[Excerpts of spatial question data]
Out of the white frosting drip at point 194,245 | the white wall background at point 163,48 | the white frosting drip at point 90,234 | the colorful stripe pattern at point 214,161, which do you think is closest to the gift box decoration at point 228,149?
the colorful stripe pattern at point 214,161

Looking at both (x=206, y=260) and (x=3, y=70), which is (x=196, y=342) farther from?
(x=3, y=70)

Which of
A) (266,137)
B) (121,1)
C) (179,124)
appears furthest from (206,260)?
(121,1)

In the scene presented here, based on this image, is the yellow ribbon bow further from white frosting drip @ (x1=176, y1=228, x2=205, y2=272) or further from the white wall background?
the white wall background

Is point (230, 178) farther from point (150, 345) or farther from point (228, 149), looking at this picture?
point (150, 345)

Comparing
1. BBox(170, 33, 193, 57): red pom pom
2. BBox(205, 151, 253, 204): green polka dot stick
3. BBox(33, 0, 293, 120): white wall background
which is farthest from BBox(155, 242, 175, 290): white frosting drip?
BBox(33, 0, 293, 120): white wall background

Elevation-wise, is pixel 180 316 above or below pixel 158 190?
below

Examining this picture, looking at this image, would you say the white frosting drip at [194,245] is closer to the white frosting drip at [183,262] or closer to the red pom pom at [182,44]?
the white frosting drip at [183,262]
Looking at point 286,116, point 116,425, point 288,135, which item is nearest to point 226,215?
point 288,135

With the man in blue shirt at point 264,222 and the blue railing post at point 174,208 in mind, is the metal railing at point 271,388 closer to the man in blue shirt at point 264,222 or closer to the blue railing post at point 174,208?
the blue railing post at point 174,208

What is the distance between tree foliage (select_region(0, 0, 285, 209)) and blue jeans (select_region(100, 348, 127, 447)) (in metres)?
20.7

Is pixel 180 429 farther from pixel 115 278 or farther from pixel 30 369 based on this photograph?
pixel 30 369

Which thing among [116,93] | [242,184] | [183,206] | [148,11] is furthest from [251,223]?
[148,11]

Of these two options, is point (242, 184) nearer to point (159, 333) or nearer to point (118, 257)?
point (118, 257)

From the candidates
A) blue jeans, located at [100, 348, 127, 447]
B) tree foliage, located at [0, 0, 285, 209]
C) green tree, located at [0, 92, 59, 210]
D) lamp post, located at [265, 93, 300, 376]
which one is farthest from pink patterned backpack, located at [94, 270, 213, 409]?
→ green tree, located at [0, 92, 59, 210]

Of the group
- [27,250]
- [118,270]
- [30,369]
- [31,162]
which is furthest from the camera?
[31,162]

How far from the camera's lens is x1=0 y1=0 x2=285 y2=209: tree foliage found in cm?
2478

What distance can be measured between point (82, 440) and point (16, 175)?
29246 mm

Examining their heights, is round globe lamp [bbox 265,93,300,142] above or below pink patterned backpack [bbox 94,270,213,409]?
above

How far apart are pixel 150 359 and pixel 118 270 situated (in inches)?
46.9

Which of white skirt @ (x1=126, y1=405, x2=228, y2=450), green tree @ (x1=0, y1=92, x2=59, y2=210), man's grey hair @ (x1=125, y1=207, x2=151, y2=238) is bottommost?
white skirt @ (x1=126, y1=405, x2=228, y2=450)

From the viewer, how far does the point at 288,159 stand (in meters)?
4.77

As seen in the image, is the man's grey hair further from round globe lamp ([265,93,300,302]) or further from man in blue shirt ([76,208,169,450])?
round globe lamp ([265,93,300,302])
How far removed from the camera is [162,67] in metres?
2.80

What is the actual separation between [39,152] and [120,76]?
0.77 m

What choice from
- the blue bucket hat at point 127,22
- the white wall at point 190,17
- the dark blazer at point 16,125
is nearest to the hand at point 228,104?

PROBLEM TO SOLVE: Recast the lines from the one containing "How far apart" through the last line of the rows, inclusive, as a Markdown table with columns "No." and "Line", numbering each line and omitting blank lines.

SOLUTION:
| No. | Line |
|---|---|
| 1 | How far apart are pixel 150 359 and pixel 118 270 situated (in inches)? |
| 2 | 46.9 |
| 3 | Which of white skirt @ (x1=126, y1=405, x2=228, y2=450), green tree @ (x1=0, y1=92, x2=59, y2=210), man's grey hair @ (x1=125, y1=207, x2=151, y2=238) is bottommost? |
| 4 | white skirt @ (x1=126, y1=405, x2=228, y2=450) |
| 5 | From the viewer, how far does the point at 288,159 stand (in meters)? |
| 6 | 4.77 |
| 7 | As seen in the image, is the man's grey hair further from round globe lamp ([265,93,300,302]) or further from man in blue shirt ([76,208,169,450])? |
| 8 | round globe lamp ([265,93,300,302]) |
| 9 | How far removed from the camera is [162,67] in metres? |
| 10 | 2.80 |
| 11 | What is the actual separation between [39,152] and [120,76]? |
| 12 | 0.77 m |
| 13 | What choice from |
| 14 | - the blue bucket hat at point 127,22 |
| 15 | - the white wall at point 190,17 |
| 16 | - the dark blazer at point 16,125 |
| 17 | is nearest to the hand at point 228,104? |